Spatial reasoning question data

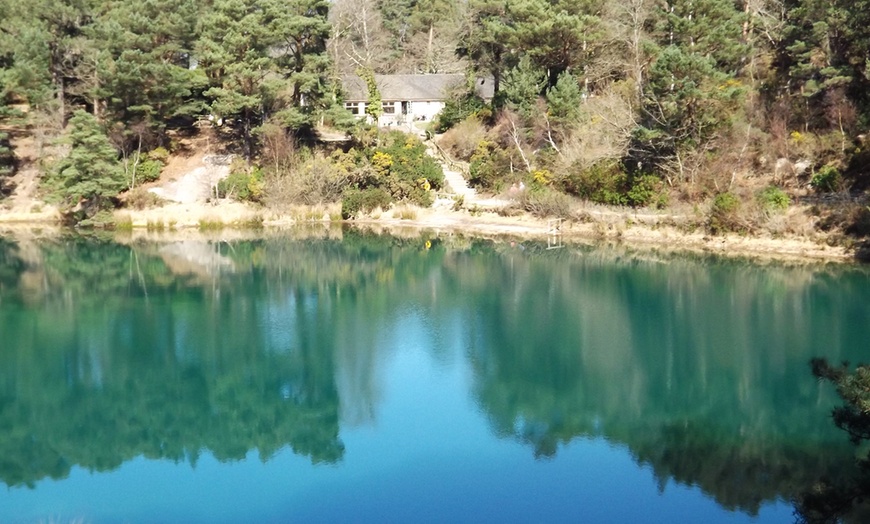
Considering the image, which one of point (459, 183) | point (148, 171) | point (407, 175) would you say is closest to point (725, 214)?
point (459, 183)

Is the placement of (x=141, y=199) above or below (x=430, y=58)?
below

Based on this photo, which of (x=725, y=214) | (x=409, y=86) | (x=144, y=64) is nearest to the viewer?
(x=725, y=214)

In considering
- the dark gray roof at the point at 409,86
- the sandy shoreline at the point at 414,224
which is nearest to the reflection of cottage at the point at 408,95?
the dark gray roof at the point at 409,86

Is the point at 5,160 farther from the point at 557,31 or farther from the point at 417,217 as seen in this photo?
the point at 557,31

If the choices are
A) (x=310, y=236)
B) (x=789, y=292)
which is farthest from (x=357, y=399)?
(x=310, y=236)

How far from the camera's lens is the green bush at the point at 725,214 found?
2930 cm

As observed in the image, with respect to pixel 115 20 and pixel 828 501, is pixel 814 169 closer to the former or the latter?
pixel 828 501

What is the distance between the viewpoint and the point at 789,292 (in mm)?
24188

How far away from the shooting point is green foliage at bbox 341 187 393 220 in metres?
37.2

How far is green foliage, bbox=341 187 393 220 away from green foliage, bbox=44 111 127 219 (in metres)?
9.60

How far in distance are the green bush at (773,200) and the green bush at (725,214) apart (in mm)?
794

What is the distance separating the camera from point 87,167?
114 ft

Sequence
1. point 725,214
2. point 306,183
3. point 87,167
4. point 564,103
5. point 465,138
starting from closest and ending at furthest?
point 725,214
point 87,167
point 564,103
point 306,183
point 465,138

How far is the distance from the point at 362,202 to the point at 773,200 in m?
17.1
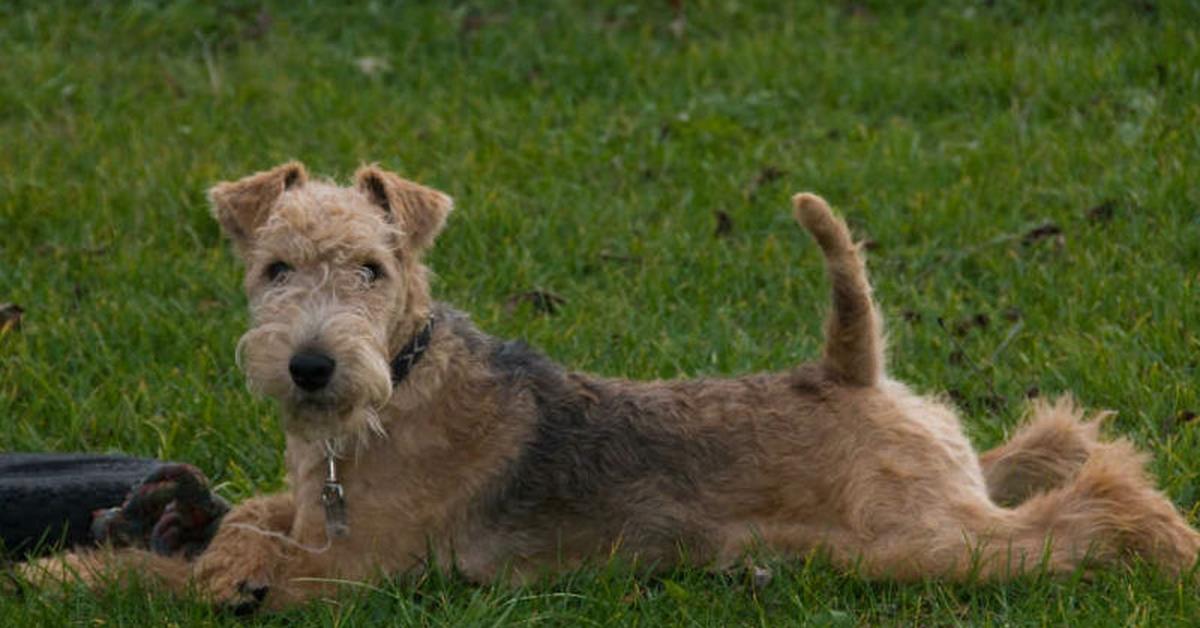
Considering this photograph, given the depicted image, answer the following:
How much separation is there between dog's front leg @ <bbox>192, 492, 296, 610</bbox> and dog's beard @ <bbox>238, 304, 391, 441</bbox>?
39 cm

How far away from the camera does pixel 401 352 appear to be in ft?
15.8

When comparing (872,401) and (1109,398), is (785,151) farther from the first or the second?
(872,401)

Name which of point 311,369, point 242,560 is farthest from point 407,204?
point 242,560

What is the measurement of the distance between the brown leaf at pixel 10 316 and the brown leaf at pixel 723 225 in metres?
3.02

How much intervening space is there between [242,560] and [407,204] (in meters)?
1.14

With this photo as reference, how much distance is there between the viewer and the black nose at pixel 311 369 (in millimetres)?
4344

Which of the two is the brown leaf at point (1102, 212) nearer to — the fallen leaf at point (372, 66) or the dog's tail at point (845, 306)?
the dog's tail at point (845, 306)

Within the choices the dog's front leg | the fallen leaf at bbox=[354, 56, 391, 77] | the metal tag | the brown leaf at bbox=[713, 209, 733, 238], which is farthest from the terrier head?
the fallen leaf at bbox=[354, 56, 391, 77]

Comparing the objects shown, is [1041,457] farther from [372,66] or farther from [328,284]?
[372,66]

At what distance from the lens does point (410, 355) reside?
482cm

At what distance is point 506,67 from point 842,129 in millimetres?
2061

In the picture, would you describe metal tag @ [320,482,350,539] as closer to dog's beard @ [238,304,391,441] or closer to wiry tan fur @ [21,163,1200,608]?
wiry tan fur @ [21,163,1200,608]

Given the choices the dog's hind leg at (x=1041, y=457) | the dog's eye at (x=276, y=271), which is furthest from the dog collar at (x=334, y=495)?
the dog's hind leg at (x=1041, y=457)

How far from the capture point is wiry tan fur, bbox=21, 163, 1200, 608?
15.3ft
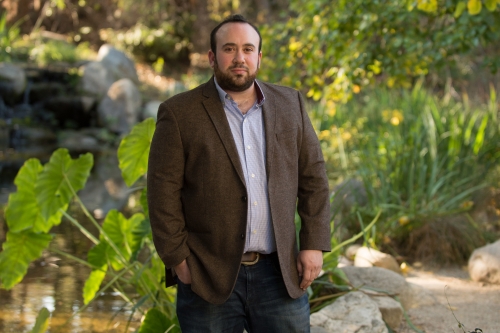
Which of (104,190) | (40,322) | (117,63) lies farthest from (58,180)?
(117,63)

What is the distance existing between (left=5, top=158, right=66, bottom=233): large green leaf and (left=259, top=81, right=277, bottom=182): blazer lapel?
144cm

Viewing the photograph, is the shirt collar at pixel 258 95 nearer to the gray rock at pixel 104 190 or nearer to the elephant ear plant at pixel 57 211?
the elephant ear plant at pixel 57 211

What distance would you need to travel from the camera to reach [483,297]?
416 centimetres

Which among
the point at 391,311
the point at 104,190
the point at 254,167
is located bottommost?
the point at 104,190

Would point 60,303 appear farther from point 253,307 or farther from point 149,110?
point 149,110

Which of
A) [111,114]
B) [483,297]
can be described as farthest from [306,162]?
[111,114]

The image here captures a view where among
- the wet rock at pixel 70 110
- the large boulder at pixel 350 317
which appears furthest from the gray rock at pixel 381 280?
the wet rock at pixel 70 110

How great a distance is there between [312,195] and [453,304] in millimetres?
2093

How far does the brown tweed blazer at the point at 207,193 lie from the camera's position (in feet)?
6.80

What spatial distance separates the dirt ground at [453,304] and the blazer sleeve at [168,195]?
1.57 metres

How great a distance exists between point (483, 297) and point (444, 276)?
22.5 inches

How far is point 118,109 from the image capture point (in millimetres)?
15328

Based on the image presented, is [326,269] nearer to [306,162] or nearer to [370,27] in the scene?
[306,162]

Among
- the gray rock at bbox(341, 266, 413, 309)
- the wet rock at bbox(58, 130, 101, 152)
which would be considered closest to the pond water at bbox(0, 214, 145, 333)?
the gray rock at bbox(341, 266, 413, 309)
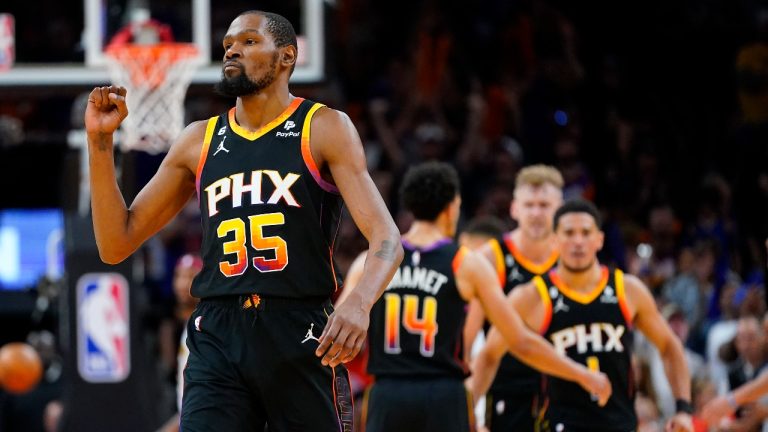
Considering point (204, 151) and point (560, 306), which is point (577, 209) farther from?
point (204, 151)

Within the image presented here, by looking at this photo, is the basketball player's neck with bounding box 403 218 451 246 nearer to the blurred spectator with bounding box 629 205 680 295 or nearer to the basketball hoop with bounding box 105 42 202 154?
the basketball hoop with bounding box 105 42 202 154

What to produce
Copy all of the rows above word for word, leaving the pictures out of your answer.

Exercise solution
Considering the image, which one of point (459, 183) | point (148, 171) | point (407, 175) would you say is closest to point (725, 214)?
point (459, 183)

Is the placement of (x=141, y=199) above or below (x=430, y=58)?
below

Based on this photo, which of (x=725, y=214) | (x=409, y=86) | (x=144, y=64) is nearest to the viewer?
(x=725, y=214)

In considering
- the dark gray roof at the point at 409,86
- the sandy shoreline at the point at 414,224
which is nearest to the reflection of cottage at the point at 408,95?
the dark gray roof at the point at 409,86

Is the point at 5,160 farther from the point at 557,31 or farther from the point at 417,217 as seen in this photo?
the point at 557,31

If the choices are
A) (x=310, y=236)
B) (x=789, y=292)
which is farthest from (x=357, y=399)?
(x=310, y=236)

How far from the camera's lens is the green bush at the point at 725,214 found?
2930 cm

As observed in the image, with respect to pixel 115 20 and pixel 828 501, is pixel 814 169 closer to the former or the latter?
pixel 828 501

What is the distance between the viewpoint and the point at 789,292 (in mm)?
24188

How far away from the shooting point is green foliage at bbox 341 187 393 220 in metres?
37.2

How far is green foliage, bbox=341 187 393 220 away from green foliage, bbox=44 111 127 219 (in metres)?
9.60

How far in distance are the green bush at (773,200) and the green bush at (725,214) apart (in mm)?
794

What is the distance separating the camera from point 87,167?
114 ft

Sequence
1. point 725,214
2. point 306,183
3. point 87,167
4. point 564,103
5. point 465,138
starting from closest and ending at furthest?
point 725,214
point 87,167
point 564,103
point 306,183
point 465,138

How far is the distance from the point at 362,202 to the point at 773,200 in m?
17.1
Considering this photograph, given the depicted image, answer the following:
How much separation is there between dog's front leg @ <bbox>192, 492, 296, 610</bbox> and dog's beard @ <bbox>238, 304, 391, 441</bbox>?
39 cm

How far away from the camera does pixel 401 352 appear to be in ft?
15.8

When comparing (872,401) and (1109,398), is (785,151) farther from the first or the second?
(872,401)

Name which of point 311,369, point 242,560 is farthest from point 407,204?
point 242,560

What is the measurement of the distance between the brown leaf at pixel 10 316 and the brown leaf at pixel 723 225 in metres?
3.02

How much intervening space is there between [242,560] and [407,204] (in meters)?
1.14

With this photo as reference, how much distance is there between the viewer and the black nose at pixel 311 369 (in millimetres)?
4344

Which of the two is the brown leaf at point (1102, 212) nearer to — the fallen leaf at point (372, 66) or the dog's tail at point (845, 306)?
the dog's tail at point (845, 306)

Within the choices the dog's front leg | the fallen leaf at bbox=[354, 56, 391, 77] | the metal tag | the brown leaf at bbox=[713, 209, 733, 238], which is farthest from the terrier head?
the fallen leaf at bbox=[354, 56, 391, 77]

Comparing the objects shown, is [1041,457] farther from [372,66] or farther from [328,284]?
[372,66]

At what distance from the lens does point (410, 355) reside?
482cm

At what distance is point 506,67 from point 842,129 in millimetres?
2061

In the picture, would you describe metal tag @ [320,482,350,539] as closer to dog's beard @ [238,304,391,441] or closer to wiry tan fur @ [21,163,1200,608]?
wiry tan fur @ [21,163,1200,608]

Given the choices the dog's hind leg at (x=1041, y=457) | the dog's eye at (x=276, y=271), which is furthest from the dog collar at (x=334, y=495)?
the dog's hind leg at (x=1041, y=457)

How far from the capture point is wiry tan fur, bbox=21, 163, 1200, 608?
15.3ft
Which of (104,190) | (40,322) | (117,63) lies farthest from (58,180)?
(117,63)

What is the distance existing between (left=5, top=158, right=66, bottom=233): large green leaf and (left=259, top=81, right=277, bottom=182): blazer lapel?
144cm

Viewing the photograph, is the shirt collar at pixel 258 95 nearer to the gray rock at pixel 104 190 or nearer to the elephant ear plant at pixel 57 211?
the elephant ear plant at pixel 57 211

What distance would you need to travel from the camera to reach [483,297]?
416 centimetres

Which among
the point at 391,311
the point at 104,190
the point at 254,167
is located bottommost?
the point at 104,190

Would point 60,303 appear farther from point 253,307 or farther from point 149,110?
point 149,110

Which of
A) [111,114]
B) [483,297]
can be described as farthest from [306,162]?
[111,114]

The image here captures a view where among
- the wet rock at pixel 70 110
- the large boulder at pixel 350 317
which appears furthest from the gray rock at pixel 381 280?
the wet rock at pixel 70 110

How great a distance is there between [312,195] and [453,304] in millimetres?
2093

How far does the brown tweed blazer at the point at 207,193 lie from the camera's position (in feet)?
6.80

What spatial distance separates the dirt ground at [453,304] and the blazer sleeve at [168,195]?
1.57 metres

How great a distance exists between point (483, 297) and point (444, 276)?
22.5 inches

How far is point 118,109 from the image capture point (in millimetres)?
15328

Based on the image presented, is [326,269] nearer to [306,162] or nearer to [370,27] in the scene?
[306,162]

Among
- the gray rock at bbox(341, 266, 413, 309)
- the wet rock at bbox(58, 130, 101, 152)
which would be considered closest to the pond water at bbox(0, 214, 145, 333)?
the gray rock at bbox(341, 266, 413, 309)
Considering point (204, 151) and point (560, 306), which is point (577, 209) farther from?
point (204, 151)

Within the image presented here, by looking at this photo, is the basketball player's neck with bounding box 403 218 451 246 nearer to the blurred spectator with bounding box 629 205 680 295 or nearer to the basketball hoop with bounding box 105 42 202 154?
the basketball hoop with bounding box 105 42 202 154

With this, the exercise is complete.